Mister N
Modern-day Beirut is seen through the eyes of a failed writer, the eponymous Mister N. He has left his comfortable apartment and checked himself into a hotel — he thinks. Certainly, they take good care of him there. Meanwhile, on the streets below, a grim pageant: there is desperate poverty, the ever-present threat of violence, and masses of Syrian refugees planning to reach Europe via a dangerous sea passage.
How is anyone supposed to write deathless prose in such circumstances? Let alone an old man like Mister N., whose life and memories have become scattered, whose family regards him as an embarrassment, and whose next-door neighbours torment him with their noise, dinner invitations, and inconvenient suicides. Comical and tragic by turns, his misadventures climax in the arrival in what Mister N. had supposed to be his 'real life' of a character from one of his early novels — a vicious militiaman and torturer. Now, does the old writer need to arm himself . . . or just seek psychiatric help?

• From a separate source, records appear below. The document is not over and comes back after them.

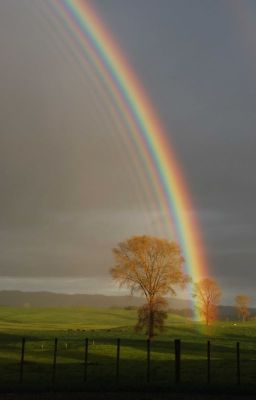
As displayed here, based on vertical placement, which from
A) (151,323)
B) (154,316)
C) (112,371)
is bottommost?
(112,371)

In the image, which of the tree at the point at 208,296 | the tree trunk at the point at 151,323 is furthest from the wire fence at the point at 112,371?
the tree at the point at 208,296

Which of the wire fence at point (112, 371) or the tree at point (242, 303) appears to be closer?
the wire fence at point (112, 371)

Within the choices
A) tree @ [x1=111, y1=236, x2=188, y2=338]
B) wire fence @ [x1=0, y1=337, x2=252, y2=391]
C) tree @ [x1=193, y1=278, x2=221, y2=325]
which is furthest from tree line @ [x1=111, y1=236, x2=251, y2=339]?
tree @ [x1=193, y1=278, x2=221, y2=325]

'Asingular thriller of identity that keeps the reader in suspense until the final shattering twist.' — Eglal Errera, Le Monde des livres
'With this novel, Lebanese author Najwa Barakat leads us into a psychological puzzle . . . part Shutter Island, part Jorge Luis Borges.' — Marjorie Bertin, Le Courrier de L'atlas
Najwa Barakat was born in Lebanon in 1961. After receiving a degree in theatre at the Fine Arts Institute in Beirut, she moved to Paris and studied cinema at Le Conservatoire Libre du Cinema Français. She has hosted cultural programs produced by Radio France Internationale (RFI), the BBC, and Al Jazeera, and is the author of seven novels as well as the Arabic translator of Albert Camus’s notebooks. She lives in Paris.
Luke Leafgren is an Assistant Dean of Harvard College. He has published five translations of Arabic novels and received the 2018 Saif Ghobash Banipal Prize for Arabic Literary Translation for his English edition of Muhsin Al-Ramli’s The President's Gardens.